● The task
Reproduce every entry of the listing below verbatim, omitting the pictures and keeping only the text.

START Materials provided

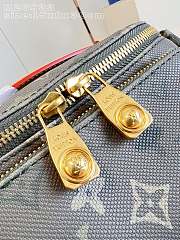 Colestore  Louis Vuitton Rush Bumbag Monogram Green 30 x 8 x 15cm  - 2
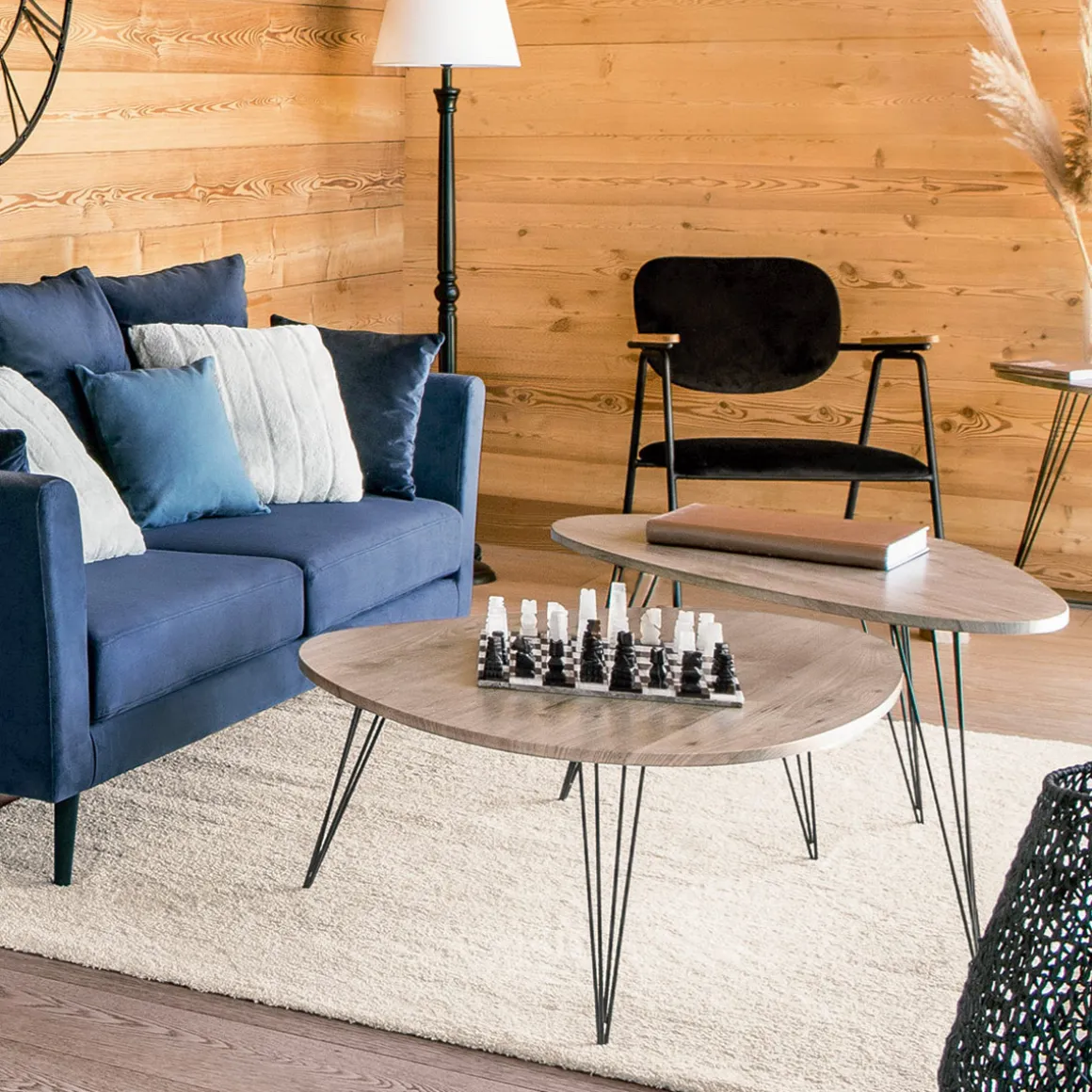 Table d'appoint "Neile"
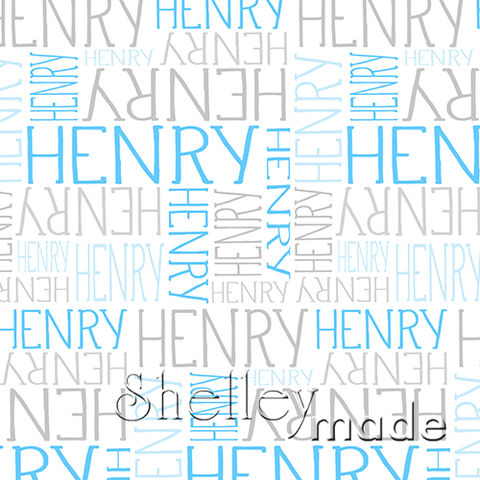 Henry - Nested Design - Slender Upper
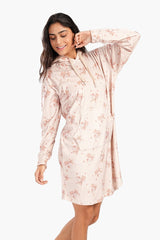 Carina - Colored Velvet Pyjama Set
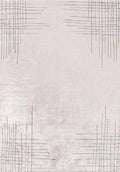 Manhattan Ecru - Nougat Rug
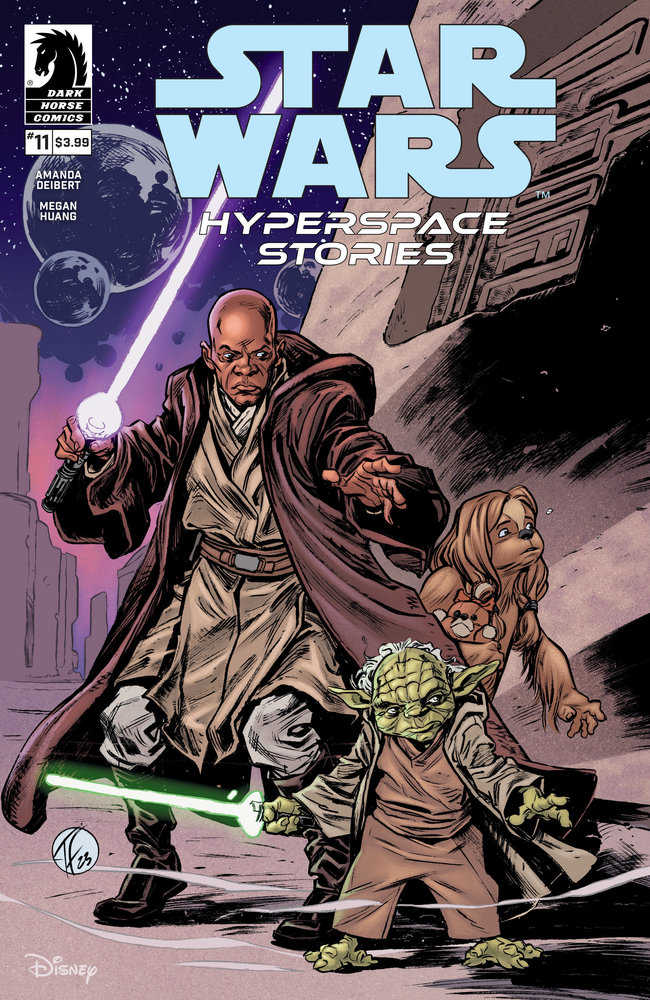 Star Wars: Hyperspace Stories #11 (Cover A) (Tom Fowler) | Odin's Place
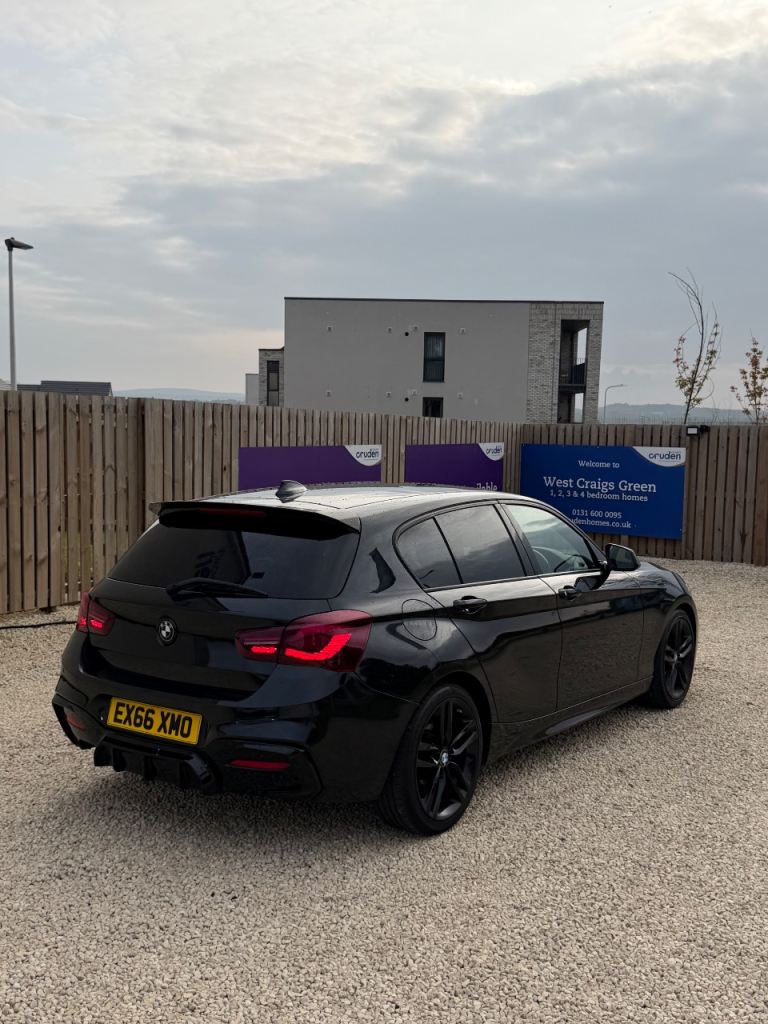 BMW, 1 SERIES, Hatchback, 2016, Semi-Auto, 1499 (cc), 5 doors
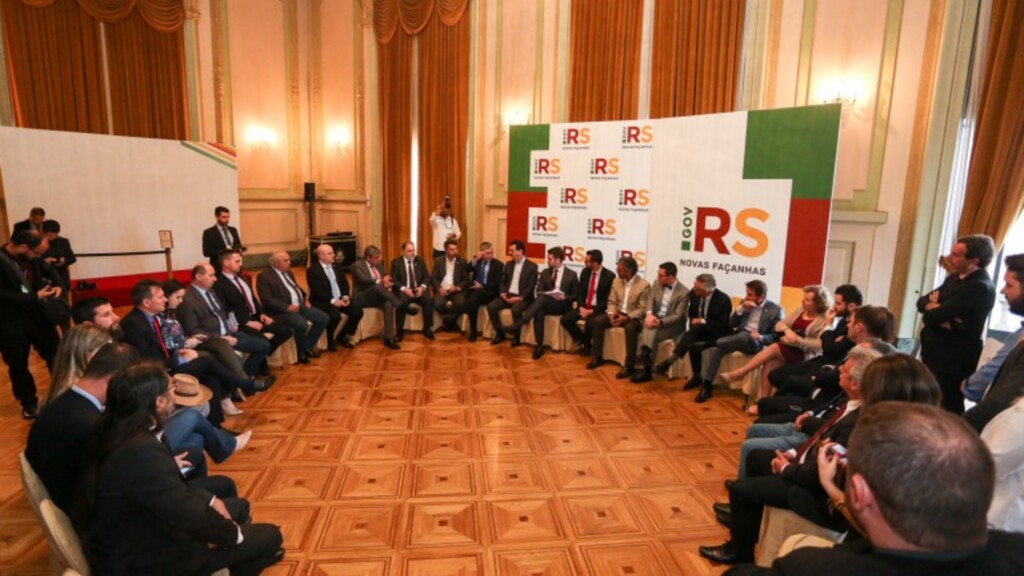 RS cria Regime Optativo da Substituição Tributária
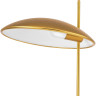 Настольная лампа LIGHTSTAR MARMARA 801913 LED 4W 400LM золото/мрамор 3000K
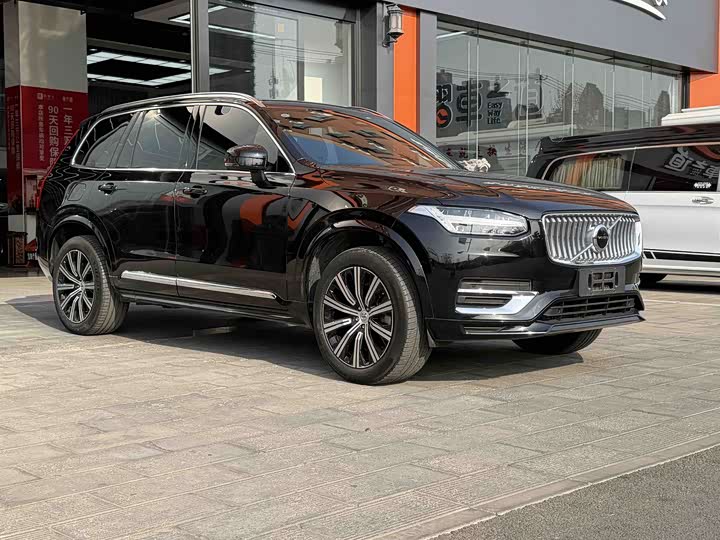 Volvo XC90 2024 2024款 B5 智行豪华版 5座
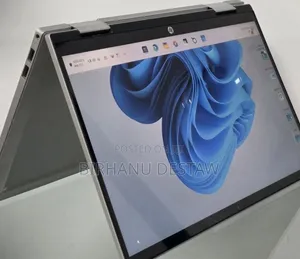 New Laptop HP 8GB Intel Core I5 SSD 512GB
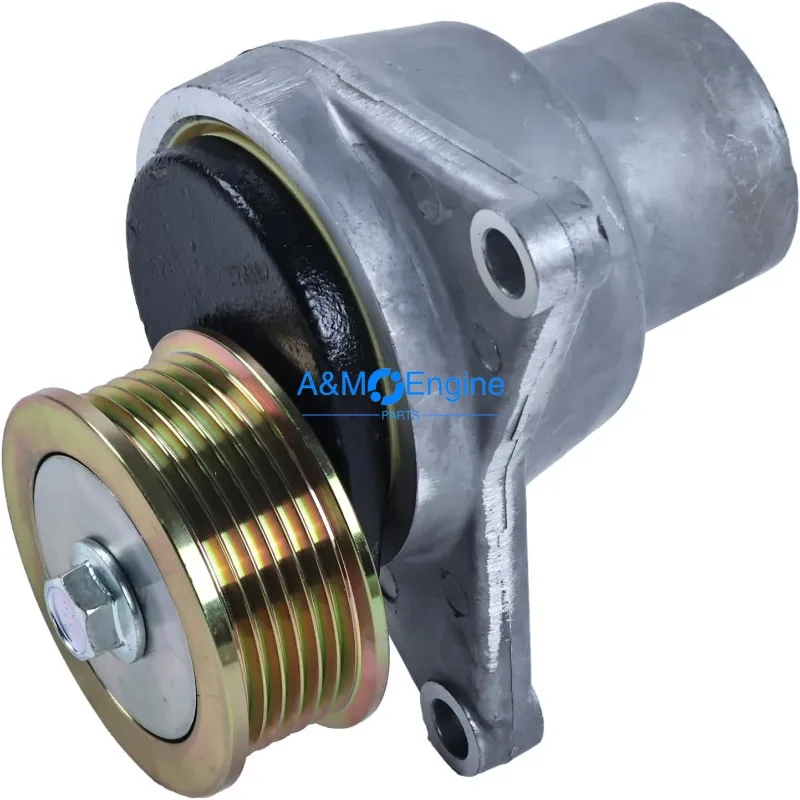 

New Tensioner Belt with Pulley 77-3192 773192 Compatible with Thermo King SLX SLXe SLXi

END Materials provided

● Solution to the problem
 Colestore  Louis Vuitton Rush Bumbag Monogram Green 30 x 8 x 15cm  - 2
 Table d'appoint "Neile"
 Henry - Nested Design - Slender Upper
 Carina - Colored Velvet Pyjama Set
 Manhattan Ecru - Nougat Rug
 Star Wars: Hyperspace Stories #11 (Cover A) (Tom Fowler) | Odin's Place
 BMW, 1 SERIES, Hatchback, 2016, Semi-Auto, 1499 (cc), 5 doors
 RS cria Regime Optativo da Substituição Tributária
 Настольная лампа LIGHTSTAR MARMARA 801913 LED 4W 400LM золото/мрамор 3000K
 Volvo XC90 2024 2024款 B5 智行豪华版 5座
 New Laptop HP 8GB Intel Core I5 SSD 512GB

New Tensioner Belt with Pulley 77-3192 773192 Compatible with Thermo King SLX SLXe SLXi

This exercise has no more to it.